Consigne » Dans le texte sur les bandes dessinées, reprenez le passage qui commence à « J'ai eu du nez » et s'achève à « sur le divan. », en substituant « canapé » à « divan ».

Photo sans trucage !

vendredi 9 décembre 2011

BD pavés


J'ai eu du nez lorsque j'ai demandé un conseil au responsable de la librairie du Monte-en-l'air qui n'aime pas trop la bande dessinée, une de leurs grandes spécialités ! Il m' a donc indiqué des ouvrages qui pourraient plaire à des lecteurs difficiles, pour leurs qualités tant graphiques que romanesques, des livres dont la lecture ne s'expédie pas en un quart d'heure. Je citai, par exemple, l'incontournable Maus d'Art Spiegelman (ed. Flammarion) que j'ai souvent offert à des non initiés, la seule BD affublée d'un Prix Pulitzer, ou le complexe Jimmy Corrigan de Chris Ware (ed. Delcourt), conseillé par nombre des étudiants rencontrés aux Beaux-Arts et Arts Décos... Il m'orienta vers trois pavés extrêmement différents dont le choix se vérifia après quelques semaines allongé sur le divan.
Je viens de terminer Reportages de Joe Sacco (ed. Futuropolis), dont j'avais vanté Gaza 1956. Son remarquable travail journalistique sur des sujets graves et épineux demande du temps pour être digéré. Après avoir interrogé les femmes tchétchènes, la Palestine ressemblait pour moi à des vacances. J'y suis allé doucement pour ménager ma peine et ma révolte. Ses enquêtes sur l'entraînement des soldats irakiens par les Américains, la corruption en Inde qui finira par éradiquer des couches entières de la population, le choix de l'île de Malte pour illustrer l'immigration africaine valent largement les reportages sur des supports plus conventionnels. Le dessin apporte la précision de la distance. Il évite le bourrage de mou des journaux télévisés qui entretiennent le mythe de la complexité des conflits en montrant toujours les mêmes et vaines images où les causes sont escamotées au profit des carnages.

Entrées extraites »

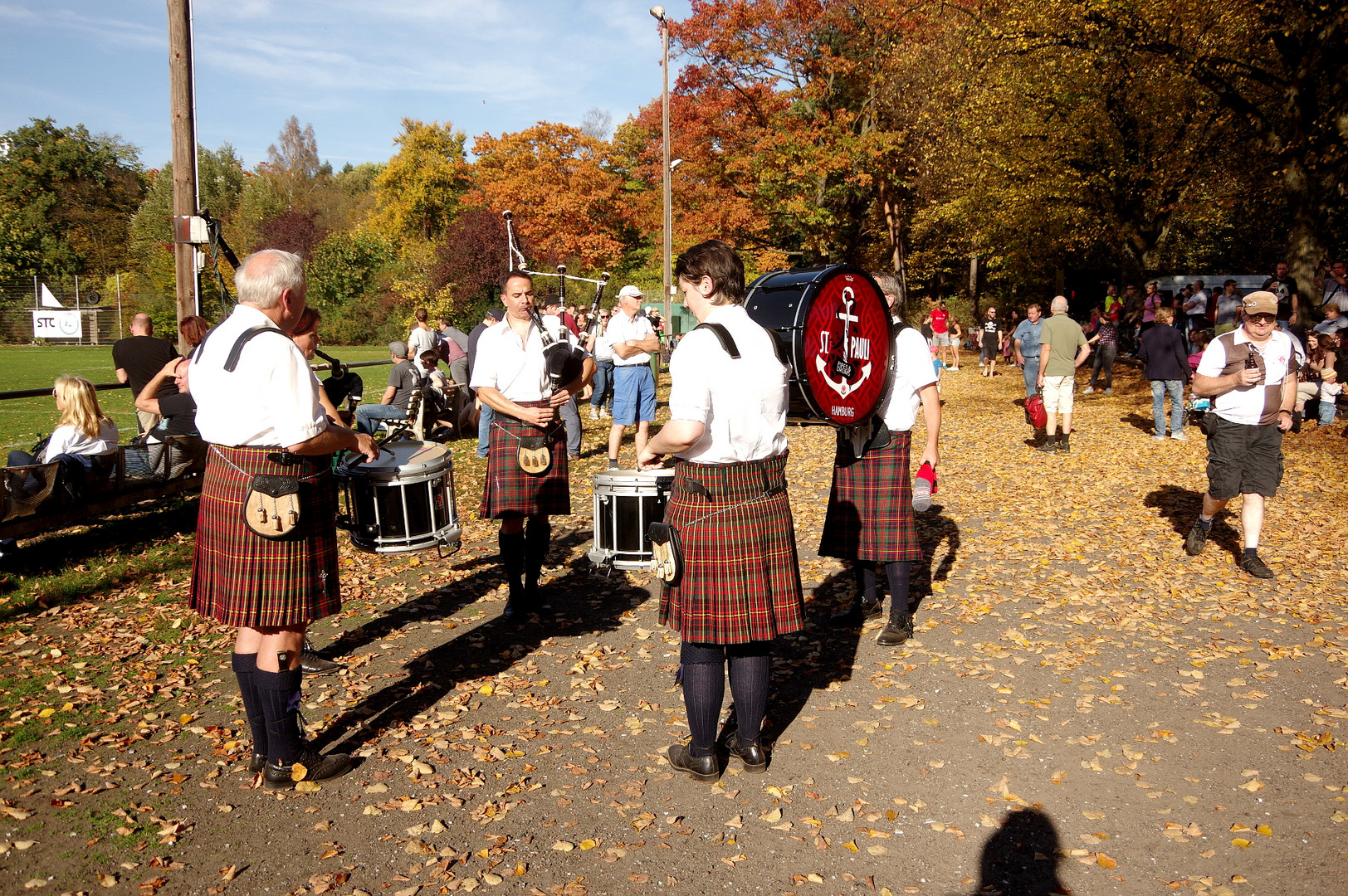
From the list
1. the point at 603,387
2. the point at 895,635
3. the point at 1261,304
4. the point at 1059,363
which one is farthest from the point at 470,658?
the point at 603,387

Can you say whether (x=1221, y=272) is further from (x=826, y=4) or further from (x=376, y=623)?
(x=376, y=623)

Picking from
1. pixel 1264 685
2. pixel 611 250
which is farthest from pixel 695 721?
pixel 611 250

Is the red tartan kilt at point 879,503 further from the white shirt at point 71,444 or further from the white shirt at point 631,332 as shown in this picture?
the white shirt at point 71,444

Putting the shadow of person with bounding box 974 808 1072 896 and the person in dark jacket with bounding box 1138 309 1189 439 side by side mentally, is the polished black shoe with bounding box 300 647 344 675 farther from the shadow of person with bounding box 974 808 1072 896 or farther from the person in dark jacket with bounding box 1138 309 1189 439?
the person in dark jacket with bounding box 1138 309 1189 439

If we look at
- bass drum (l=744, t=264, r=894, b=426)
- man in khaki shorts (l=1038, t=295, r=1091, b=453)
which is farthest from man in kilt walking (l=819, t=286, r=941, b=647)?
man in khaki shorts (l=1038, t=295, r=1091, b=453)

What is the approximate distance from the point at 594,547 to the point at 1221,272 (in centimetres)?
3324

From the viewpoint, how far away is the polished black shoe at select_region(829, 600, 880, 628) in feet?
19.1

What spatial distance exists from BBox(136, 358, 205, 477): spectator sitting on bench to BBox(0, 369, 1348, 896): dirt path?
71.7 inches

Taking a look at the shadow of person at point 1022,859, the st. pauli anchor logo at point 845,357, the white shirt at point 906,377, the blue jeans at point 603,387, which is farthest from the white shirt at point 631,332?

Réponse »
J'ai eu du nez lorsque j'ai demandé un conseil au responsable de la librairie du Monte-en-l'air qui n'aime pas trop la bande dessinée, une de leurs grandes spécialités ! Il m' a donc indiqué des ouvrages qui pourraient plaire à des lecteurs difficiles, pour leurs qualités tant graphiques que romanesques, des livres dont la lecture ne s'expédie pas en un quart d'heure. Je citai, par exemple, l'incontournable Maus d'Art Spiegelman (ed. Flammarion) que j'ai souvent offert à des non initiés, la seule BD affublée d'un Prix Pulitzer, ou le complexe Jimmy Corrigan de Chris Ware (ed. Delcourt), conseillé par nombre des étudiants rencontrés aux Beaux-Arts et Arts Décos... Il m'orienta vers trois pavés extrêmement différents dont le choix se vérifia après quelques semaines allongé sur le canapé.